── SOURCE MATERIAL ──
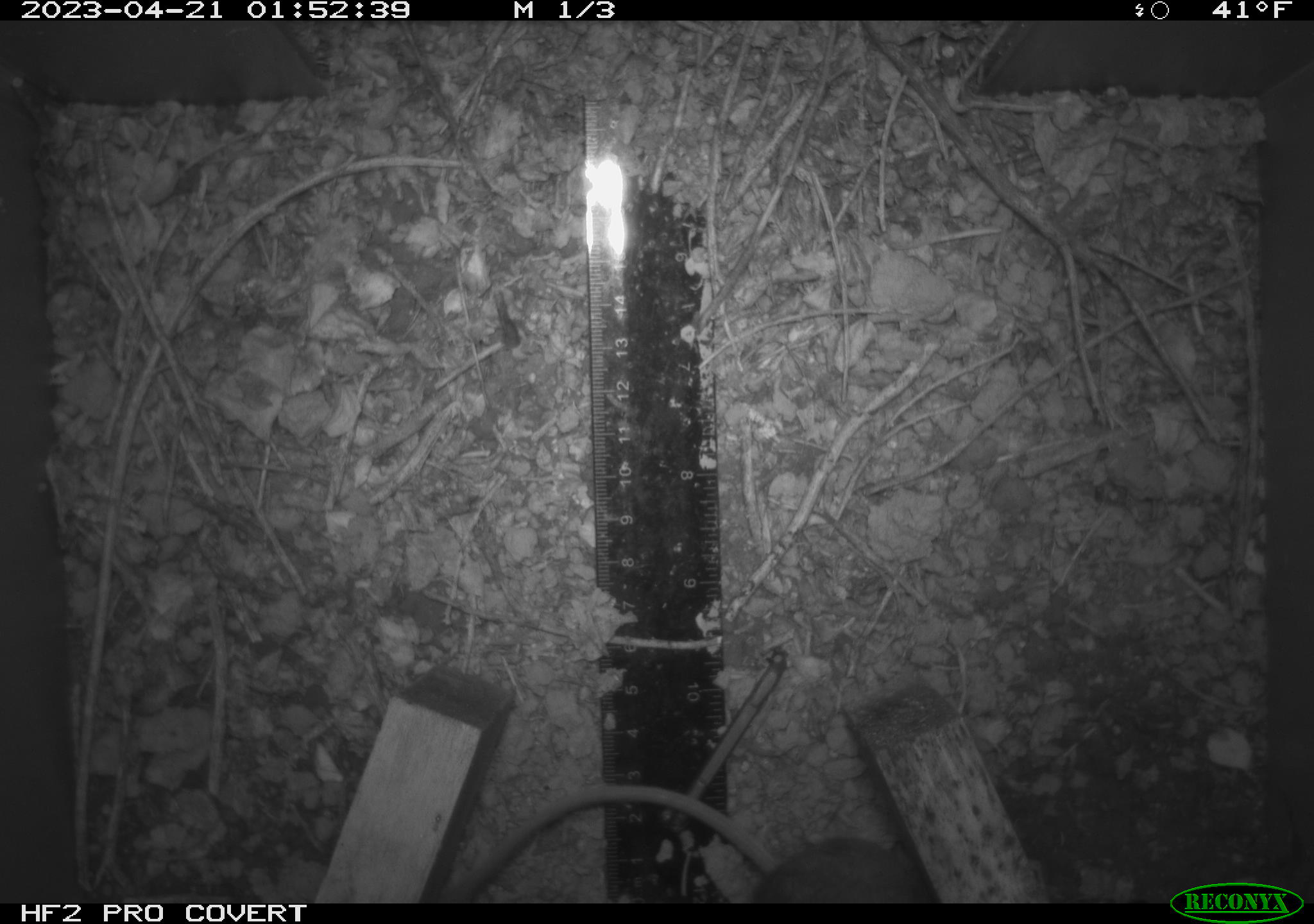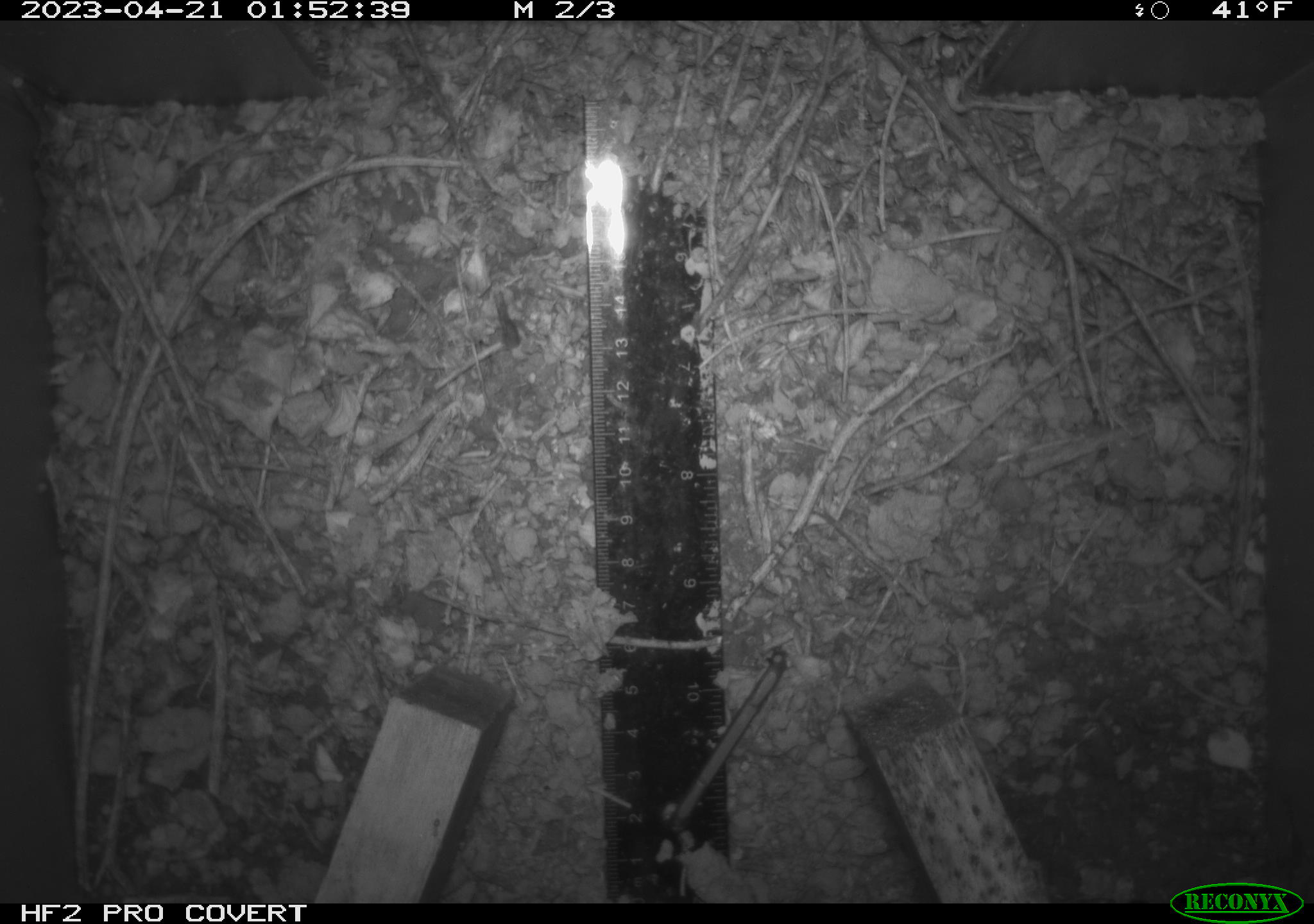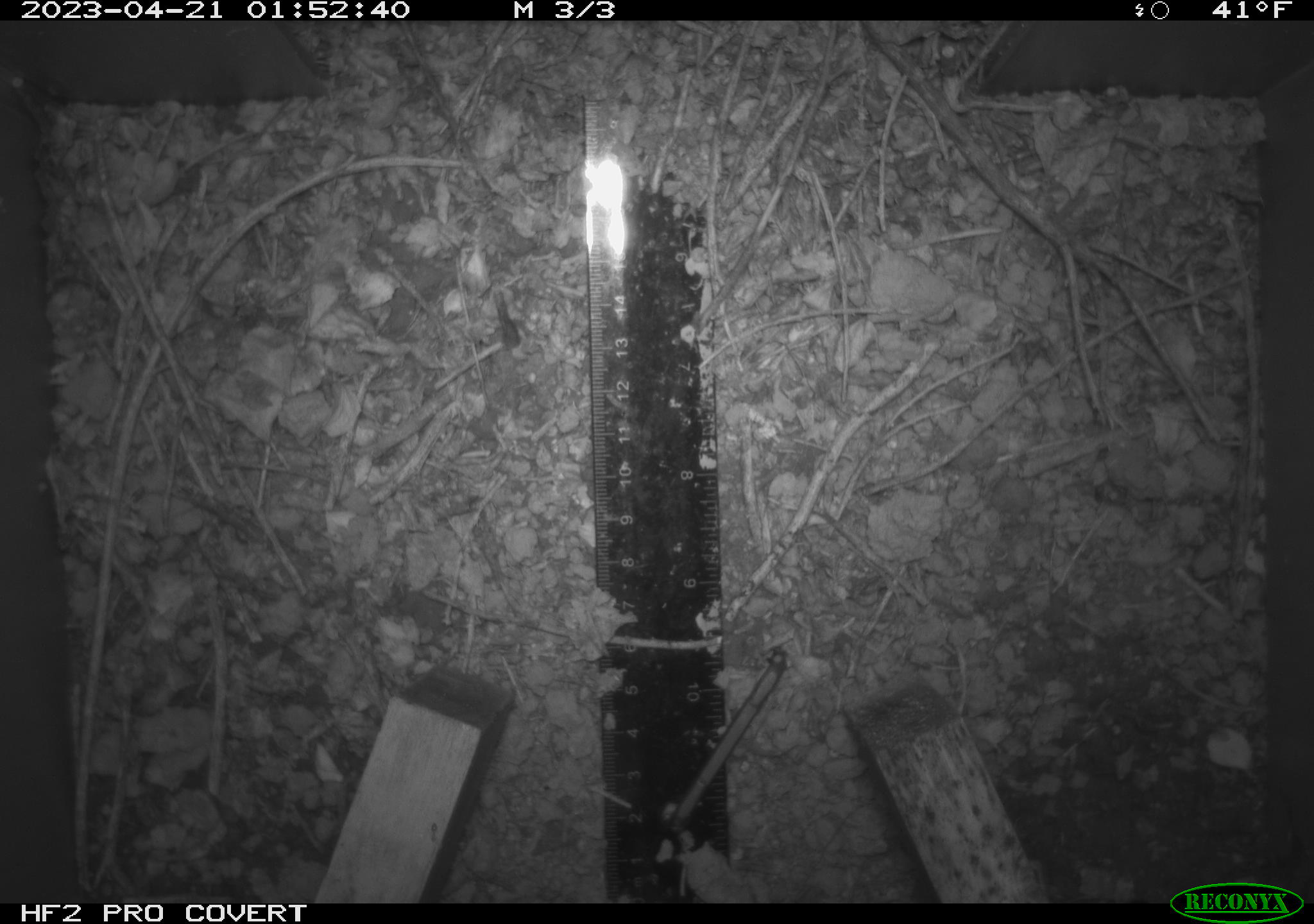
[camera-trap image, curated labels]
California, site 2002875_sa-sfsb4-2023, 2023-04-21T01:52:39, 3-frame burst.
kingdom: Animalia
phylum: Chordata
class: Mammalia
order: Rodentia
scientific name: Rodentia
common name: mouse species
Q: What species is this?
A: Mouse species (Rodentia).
───
── SOURCE MATERIAL ──
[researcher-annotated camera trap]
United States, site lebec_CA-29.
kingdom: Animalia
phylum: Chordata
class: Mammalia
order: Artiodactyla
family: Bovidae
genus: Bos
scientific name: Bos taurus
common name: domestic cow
───
Beginning at the line with "2023-04-21T01:52:39, 3-frame burst." and ending at the line with "A: Mouse species (Rodentia).", reproduce each line of the data above exactly, and add no other lines.

California, site 2002875_sa-sfsb4-2023, 2023-04-21T01:52:39, 3-frame burst.
kingdom: Animalia
phylum: Chordata
class: Mammalia
order: Rodentia
scientific name: Rodentia
common name: mouse species
Q: What species is this?
A: Mouse species (Rodentia).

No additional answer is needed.